At others, he does seem to invite the idea. Signing up Bradley Walsh of British daytime quiz programme The Chase to provide the training ground entertainment was reminiscent of some of the more farcical scenes from Mike Bassett: England Manager , especially since Walsh actually appeared as Ricky Tomlinson's assistant in the film.

Of course, none of this will matter if Allardyce gets the meat and bones of his job right—qualifying for the 2018 FIFA World Cup and getting results once, or if, England makes it there.

Even that might not be enough, because the Football Association and England's supporters will expect to qualify in style. Allardyce, the arch pragmatist, will look at his players, analyze their strengths and play accordingly. Hence the call-up for West Ham United's Michail Antonio, whom Allardyce described as a "terrific athlete and a good crosser." Recognition, perhaps, that England will return to its traditional strengths under Allardyce. Slovakia will reveal more, but expect the ball to be moved faster from back to front than it was under his predecessor Roy Hodgson.

A goalkeeping crisis

Joe Hart has had a tumultuous week, forced out of Manchester City to Torino of Serie A, though he remains Allardyce's first choice. Fraser Forster of Southampton, who might have threatened Hart's starting place, is out with an arm injury, while Jack Butland, next in line, remains sidelined with an ankle problem.

Goalkeeping might not be the greatest of Allardyce's worries but it has hobbled England managers before, in qualifying and in major tournaments.
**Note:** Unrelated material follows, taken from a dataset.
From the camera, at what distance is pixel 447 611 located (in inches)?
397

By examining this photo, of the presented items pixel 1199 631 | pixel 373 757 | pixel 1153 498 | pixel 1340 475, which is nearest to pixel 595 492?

One nail was hammered into Steve McClaren's coffin in 2007 by a dreadful mix-up between defender Gary Neville and goalkeeper Paul Robinson, and, well, who could forget Seaman and Ronaldinho's 30-yard lob…

Allardyce will need Hart to clear his head, because if there is one thing England, and he, cannot afford in his first game it is a farcical error that will dominate back pages.

Getting the best out of Wayne Rooney

Wayne Rooney, or Wane Rooney? That's a pun that has probably been used before, to groans, but the sentiment behind it remains serious. Allardyce has confirmed that Rooney will stay as his captain; Rooney in turn says he will play until the end of the 2018 World Cup.

That leaves this qualification process, and then the tournament itself, for Rooney to put an exclamation mark on an England career that feels like it has fizzled out, despite a record number of goals.

The problem for Allardyce, as with his predecessors, is that Rooney is undroppable because he is the squad's best leader, and because there remains a dearth of candidates for the No. 10 role. So he stays, and England's supporters stay hopeful that there is one big tournament left in him.

Slovakia's dangermen

The Slovakians disappointed at UEFA Euro 2016, but in Marek Hamsik, they have a danger perennially linked with a big move to the English Premier League.

It will fall to Tottenham's Eric Dier to try to suppress Hamsik in Stadion Antona Malatinskeho in Trnava on Sunday; do so successfully, and England should emerge with at least a point. That would be a successful enough start for Allardyce. If Hamsik isn't shackled, it could be a sticky start for the England manager.